Expert Studies Moths at Carlsbad Caverns
CARLSBAD CAVERNS NATIONAL PARK, N.M. Moths, an important food for Carlsbad Caverns' famed bats, will be studied to find out what kinds of moths exist and how many there are at the park.
Eric Metzler, a butterfly and moth expert, has begun a planned 10-year inventory of moths at Carlsbad Caverns National Park.
He said he expects to find about 7,000 species of moths there.
"Moths account for nearly 13 percent of all described insects, and they are excellent indicators of sensitive habitats," he said. "The interaction between moths and plants is extremely important to the natural functioning of the park's natural resources."

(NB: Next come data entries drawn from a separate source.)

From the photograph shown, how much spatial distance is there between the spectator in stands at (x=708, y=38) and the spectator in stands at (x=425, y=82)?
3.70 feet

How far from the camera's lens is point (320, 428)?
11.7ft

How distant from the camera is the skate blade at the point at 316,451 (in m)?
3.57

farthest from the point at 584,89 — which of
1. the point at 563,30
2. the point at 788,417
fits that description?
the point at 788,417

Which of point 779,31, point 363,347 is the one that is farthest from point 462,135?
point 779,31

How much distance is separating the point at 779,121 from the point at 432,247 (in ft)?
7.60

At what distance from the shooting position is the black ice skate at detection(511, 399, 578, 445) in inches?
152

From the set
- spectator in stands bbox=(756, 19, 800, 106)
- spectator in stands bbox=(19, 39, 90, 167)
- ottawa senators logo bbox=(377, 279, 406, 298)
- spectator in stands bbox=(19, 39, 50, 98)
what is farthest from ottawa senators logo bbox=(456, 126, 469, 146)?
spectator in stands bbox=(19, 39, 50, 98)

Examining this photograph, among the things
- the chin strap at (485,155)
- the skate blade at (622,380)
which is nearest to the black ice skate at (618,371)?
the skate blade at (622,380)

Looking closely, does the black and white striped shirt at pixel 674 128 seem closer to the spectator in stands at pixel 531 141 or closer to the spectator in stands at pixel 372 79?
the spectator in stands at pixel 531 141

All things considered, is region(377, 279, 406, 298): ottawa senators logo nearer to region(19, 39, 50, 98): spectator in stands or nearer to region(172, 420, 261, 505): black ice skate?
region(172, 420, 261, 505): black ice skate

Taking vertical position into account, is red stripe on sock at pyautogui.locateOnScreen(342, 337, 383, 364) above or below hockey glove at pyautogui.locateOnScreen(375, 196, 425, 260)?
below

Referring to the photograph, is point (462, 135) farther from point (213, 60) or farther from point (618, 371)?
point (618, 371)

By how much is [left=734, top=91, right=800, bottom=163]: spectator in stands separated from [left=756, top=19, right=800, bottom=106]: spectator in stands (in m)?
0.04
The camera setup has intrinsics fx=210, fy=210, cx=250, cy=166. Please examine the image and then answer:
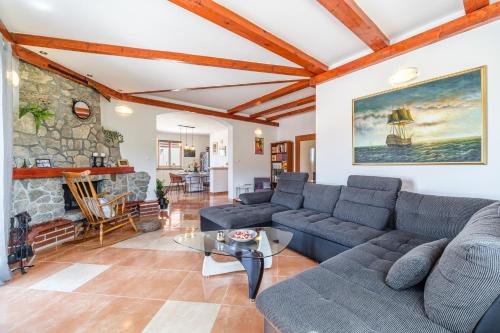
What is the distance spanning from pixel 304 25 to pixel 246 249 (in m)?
2.42

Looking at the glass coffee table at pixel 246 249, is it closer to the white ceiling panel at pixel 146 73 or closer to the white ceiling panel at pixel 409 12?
the white ceiling panel at pixel 409 12

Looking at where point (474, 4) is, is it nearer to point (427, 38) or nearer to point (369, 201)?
point (427, 38)

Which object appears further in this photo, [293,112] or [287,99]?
[293,112]

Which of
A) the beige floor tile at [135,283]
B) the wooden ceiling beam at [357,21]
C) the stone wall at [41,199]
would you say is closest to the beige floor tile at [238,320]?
the beige floor tile at [135,283]

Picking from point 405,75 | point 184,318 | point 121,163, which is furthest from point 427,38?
point 121,163

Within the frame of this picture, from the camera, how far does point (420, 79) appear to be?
246 centimetres

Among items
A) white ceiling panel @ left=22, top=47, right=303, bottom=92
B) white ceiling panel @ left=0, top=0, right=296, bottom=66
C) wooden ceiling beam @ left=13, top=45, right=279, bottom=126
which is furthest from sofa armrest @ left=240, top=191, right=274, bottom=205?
wooden ceiling beam @ left=13, top=45, right=279, bottom=126

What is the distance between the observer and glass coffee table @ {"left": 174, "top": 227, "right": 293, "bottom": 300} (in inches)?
67.6

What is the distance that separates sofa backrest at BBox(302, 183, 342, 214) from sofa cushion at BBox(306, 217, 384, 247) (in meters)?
0.36

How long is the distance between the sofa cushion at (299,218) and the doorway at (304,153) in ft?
12.3

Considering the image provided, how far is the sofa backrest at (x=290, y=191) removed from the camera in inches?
127

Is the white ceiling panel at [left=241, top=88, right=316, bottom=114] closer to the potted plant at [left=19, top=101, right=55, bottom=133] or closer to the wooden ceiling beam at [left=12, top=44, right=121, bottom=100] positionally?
the wooden ceiling beam at [left=12, top=44, right=121, bottom=100]

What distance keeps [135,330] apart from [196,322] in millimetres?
399

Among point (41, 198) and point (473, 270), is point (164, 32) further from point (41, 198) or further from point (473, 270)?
point (473, 270)
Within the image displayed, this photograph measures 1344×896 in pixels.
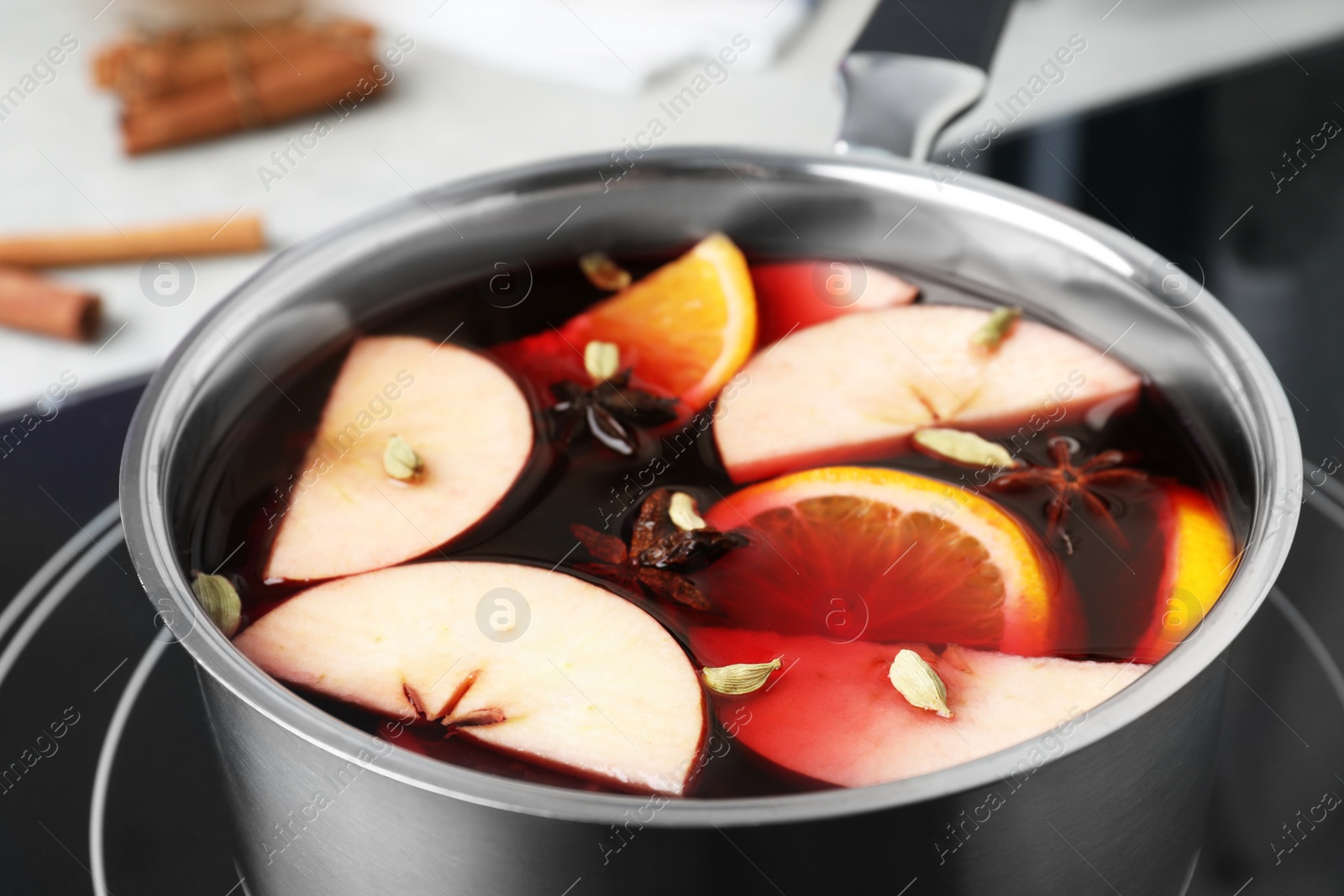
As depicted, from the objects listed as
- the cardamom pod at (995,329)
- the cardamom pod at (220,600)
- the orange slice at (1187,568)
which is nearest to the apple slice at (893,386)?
the cardamom pod at (995,329)

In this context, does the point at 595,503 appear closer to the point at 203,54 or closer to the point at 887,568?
the point at 887,568

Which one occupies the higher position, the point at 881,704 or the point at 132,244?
the point at 881,704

It will be easier to manage the park's resources when more is known about the moths, Metzler said.
"Because moths are one of the most important sources of food for bats, the park will naturally benefit from knowing the species of moths that live there," he said.
Carlsbad Caverns is known for its Mexican free-tailed bats that fly from the caverns at dusk in the summer months, attracting thousands of visitors. Studies indicate the moths make up a large part of the diet of those bats.
Moths also pollinate certain plants, and their larvae provide food for birds, mice and predatory insects. The larvae eat vegetation, thus playing a role in reducing or controlling plant growth.
Metzler, now retired, was editor of the Ohio Lepidopterist for 25 years, a guest lecturer in lepidoptera at Ohio State University and a museum associate at the university's Museum of Biological Diversity, a guest instructor in field entomology at the University of Akron and a research associate at the Cleveland Museum of Natural History, Florida State Collection of Arthropods and the Carnegie Museum of Natural History.